Please copy all of the items below word for word, keeping every line and its order unchanged.

++++ DATA SUPPLIED

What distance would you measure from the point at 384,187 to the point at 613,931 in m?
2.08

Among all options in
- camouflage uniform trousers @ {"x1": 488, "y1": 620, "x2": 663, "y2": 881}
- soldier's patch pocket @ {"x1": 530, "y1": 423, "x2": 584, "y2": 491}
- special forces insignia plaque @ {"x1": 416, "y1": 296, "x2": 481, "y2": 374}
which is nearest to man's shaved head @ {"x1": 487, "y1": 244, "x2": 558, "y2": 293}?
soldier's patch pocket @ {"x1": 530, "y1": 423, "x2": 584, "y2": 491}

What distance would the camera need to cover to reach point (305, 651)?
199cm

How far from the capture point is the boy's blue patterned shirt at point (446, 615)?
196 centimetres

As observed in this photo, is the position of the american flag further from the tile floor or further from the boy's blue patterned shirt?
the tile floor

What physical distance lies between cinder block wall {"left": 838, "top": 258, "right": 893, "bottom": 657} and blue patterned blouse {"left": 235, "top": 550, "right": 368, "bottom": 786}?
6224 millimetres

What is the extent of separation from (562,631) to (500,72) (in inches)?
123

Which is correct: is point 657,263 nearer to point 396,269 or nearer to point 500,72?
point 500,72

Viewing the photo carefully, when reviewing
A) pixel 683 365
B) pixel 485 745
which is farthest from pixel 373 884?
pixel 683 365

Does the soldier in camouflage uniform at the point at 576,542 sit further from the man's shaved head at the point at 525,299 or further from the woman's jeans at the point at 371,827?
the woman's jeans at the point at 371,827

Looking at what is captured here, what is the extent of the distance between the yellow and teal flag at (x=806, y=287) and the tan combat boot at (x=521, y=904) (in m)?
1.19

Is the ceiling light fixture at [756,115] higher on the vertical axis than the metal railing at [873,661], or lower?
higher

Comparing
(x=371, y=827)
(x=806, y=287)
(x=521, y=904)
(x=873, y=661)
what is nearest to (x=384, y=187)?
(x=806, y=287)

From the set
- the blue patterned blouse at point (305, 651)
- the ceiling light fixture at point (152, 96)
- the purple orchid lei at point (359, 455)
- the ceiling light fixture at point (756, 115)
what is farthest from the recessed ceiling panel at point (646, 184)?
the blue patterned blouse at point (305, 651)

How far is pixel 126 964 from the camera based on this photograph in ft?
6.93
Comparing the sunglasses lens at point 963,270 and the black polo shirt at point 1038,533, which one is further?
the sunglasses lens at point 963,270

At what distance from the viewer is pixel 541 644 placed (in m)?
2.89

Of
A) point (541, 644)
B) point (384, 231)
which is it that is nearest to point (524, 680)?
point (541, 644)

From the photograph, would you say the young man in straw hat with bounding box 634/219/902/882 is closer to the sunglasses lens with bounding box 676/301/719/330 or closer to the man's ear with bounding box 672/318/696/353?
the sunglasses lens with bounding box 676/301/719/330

++++++++

◆ **TASK RESPONSE**:
What distance would you measure from the point at 384,187 to the point at 613,931 in m?
2.08

Among all options in
- camouflage uniform trousers @ {"x1": 488, "y1": 620, "x2": 663, "y2": 881}
- soldier's patch pocket @ {"x1": 530, "y1": 423, "x2": 584, "y2": 491}
- special forces insignia plaque @ {"x1": 416, "y1": 296, "x2": 481, "y2": 374}
which is nearest to man's shaved head @ {"x1": 487, "y1": 244, "x2": 558, "y2": 293}?
soldier's patch pocket @ {"x1": 530, "y1": 423, "x2": 584, "y2": 491}

What distance would the camera need to cover to reach point (305, 651)?
199cm

How far from the capture point is the boy's blue patterned shirt at point (446, 615)?
196 centimetres

As observed in this photo, is the position of the american flag further from the tile floor or further from the boy's blue patterned shirt?
the tile floor

What physical distance lies between cinder block wall {"left": 838, "top": 258, "right": 893, "bottom": 657} and blue patterned blouse {"left": 235, "top": 550, "right": 368, "bottom": 786}?
6224 millimetres

What is the extent of separation from (562,631) to (500,72) (in inches)?
123

Which is correct: is point 657,263 nearer to point 396,269 or nearer to point 500,72?
point 500,72

Viewing the photo carefully, when reviewing
A) pixel 683 365
B) pixel 485 745
which is farthest from pixel 373 884?
pixel 683 365

Does the soldier in camouflage uniform at the point at 576,542 sit further from the man's shaved head at the point at 525,299 or further from the woman's jeans at the point at 371,827?
the woman's jeans at the point at 371,827

Looking at what is captured here, what is the extent of the distance between the yellow and teal flag at (x=806, y=287) and the tan combat boot at (x=521, y=904) (in m)?
1.19

Is the ceiling light fixture at [756,115] higher on the vertical axis than the metal railing at [873,661], or lower?
higher

Comparing
(x=371, y=827)
(x=806, y=287)
(x=521, y=904)
(x=873, y=661)
what is nearest to (x=384, y=187)?
(x=806, y=287)

From the set
- the blue patterned blouse at point (305, 651)
- the ceiling light fixture at point (152, 96)
- the purple orchid lei at point (359, 455)
- the ceiling light fixture at point (756, 115)
what is farthest from the recessed ceiling panel at point (646, 184)?
the blue patterned blouse at point (305, 651)

How far is pixel 126 964 from the camera based on this photograph in ft?
6.93
Comparing the sunglasses lens at point 963,270 and the black polo shirt at point 1038,533, which one is further?
the sunglasses lens at point 963,270

At what distance from the viewer is pixel 541 644 placed (in m)?
2.89

Of
A) point (541, 644)
B) point (384, 231)
which is it that is nearest to point (524, 680)?
point (541, 644)

From the photograph, would you say the young man in straw hat with bounding box 634/219/902/882 is closer to the sunglasses lens with bounding box 676/301/719/330 or closer to the man's ear with bounding box 672/318/696/353?
the sunglasses lens with bounding box 676/301/719/330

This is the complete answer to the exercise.